The secondary structure of SRS3 represented that the rate of the random coil was above 47%. Thus, SRS3 is a coil structure-based protein that leads to an increased likelihood of forming an antigenic epitope. The third structure of SRS3 was carried out by homology modeling (Phyre 2), which has been widely used in many areas of structure-based analysis and showed high similarity with BSR4. Thus, SRS3 has a folding similar to BSR4 and SAG1. Therefore, SRS3 plays a functional role like SAG1 and BSR4 in invading the host cell. Ligand-binding site prediction identified one ligand called ZINC ION (ZN) with an average mammoth score of 30.8. The ideal DNA vaccine to protect against toxoplasmosis in humans should be able to elicit a protective T helper cell type 1 immune response and generate long-lived IFN-γ-producing CD8+ T cells. Furthermore, the vaccine should be able to induce a strong B cell and T cell responses. Hence, the identification of the precise location of T cell and B cell epitopes in the protein is important for vaccine design and development. In a previous study, T. gondii proteins were analyzed to recognize CD8+ T cell epitopes that were based on their predicted binding affinity to HLA-A*02 and HLA-A*03 supertype molecules (39, 40). Therefore, in the present study, we used the most important computational prediction tools for the identification of T. gondii SRS3 protein HLA-A*0201 and HLA-A*1101-restricted epitopes. Several potential T cell epitopes on SRS3 were determined with high-affinity binding to HLA-A*02 and HLA-A*03 supertype molecules (Table 2). In addition, from an antigenic point of view, the comparison with the identified peptides of Toxoplasma antigens showed that the peptide of SRS3 is extremely antigenic (Table 3). The results of linear B cell epitope prediction showed 17 B-cells for the SRS3 protein (Table 4).

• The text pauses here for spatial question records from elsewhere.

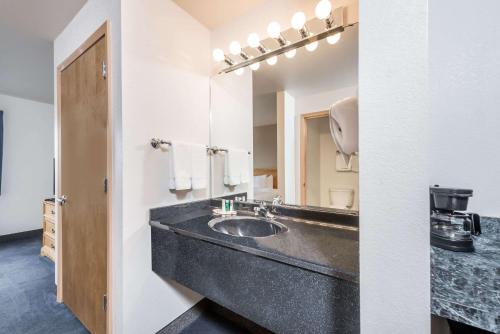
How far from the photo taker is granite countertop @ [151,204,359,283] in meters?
0.71

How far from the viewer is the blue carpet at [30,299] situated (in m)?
1.50

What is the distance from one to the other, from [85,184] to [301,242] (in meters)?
1.47

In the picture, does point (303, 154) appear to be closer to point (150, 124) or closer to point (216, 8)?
point (150, 124)

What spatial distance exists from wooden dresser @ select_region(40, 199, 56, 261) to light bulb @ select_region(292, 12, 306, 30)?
3.07m

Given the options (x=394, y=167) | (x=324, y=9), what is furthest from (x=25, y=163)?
(x=394, y=167)

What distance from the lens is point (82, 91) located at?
1.49 m

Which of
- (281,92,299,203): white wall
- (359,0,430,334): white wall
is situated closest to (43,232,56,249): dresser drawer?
(281,92,299,203): white wall

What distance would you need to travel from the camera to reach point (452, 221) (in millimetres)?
667

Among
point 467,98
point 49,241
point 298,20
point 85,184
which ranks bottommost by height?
point 49,241

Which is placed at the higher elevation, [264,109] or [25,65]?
[25,65]

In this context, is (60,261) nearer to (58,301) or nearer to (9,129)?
(58,301)

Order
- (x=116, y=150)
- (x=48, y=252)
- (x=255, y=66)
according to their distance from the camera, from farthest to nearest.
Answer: (x=48, y=252), (x=255, y=66), (x=116, y=150)

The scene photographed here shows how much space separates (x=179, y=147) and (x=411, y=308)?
51.4 inches

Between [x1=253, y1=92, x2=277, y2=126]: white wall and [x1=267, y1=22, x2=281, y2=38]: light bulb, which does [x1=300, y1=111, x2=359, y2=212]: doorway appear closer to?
[x1=253, y1=92, x2=277, y2=126]: white wall
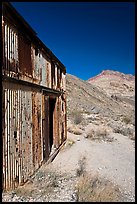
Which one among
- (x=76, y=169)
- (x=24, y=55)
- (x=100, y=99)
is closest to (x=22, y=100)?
(x=24, y=55)

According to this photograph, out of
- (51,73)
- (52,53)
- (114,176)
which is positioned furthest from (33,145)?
(52,53)

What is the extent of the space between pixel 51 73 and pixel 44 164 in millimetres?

Vaxijen was used to select the final B and T cell predicted epitopes and evaluate SRS3 antigenicity (Table 5). The results revealed that SRS3 antigenicity could stimulate the immune system against toxoplasmosis more appropriately than did other T. gondii antigens that were used to construct a DNA vaccine (9, 10, 41-43). The results of the analysis theoretically determined that SRS3 is a potent antigen of strong antigenicity and has multiple epitopes with high antigenicity. Thus, SRS3 may be a promising immunogenic candidate for the development of DNA vaccines against toxoplasmosis.
5.1. Conclusions
In this study, we used bioinformatics methods with an in silico approach to predict protein characteristics, secondary and tertiary structures, and functions and finally confirmed the high antigenicity of SRS3 by the Vaxigen server for the first time. This study provides an appropriate basis for further studies on SRS3 in vaccine research.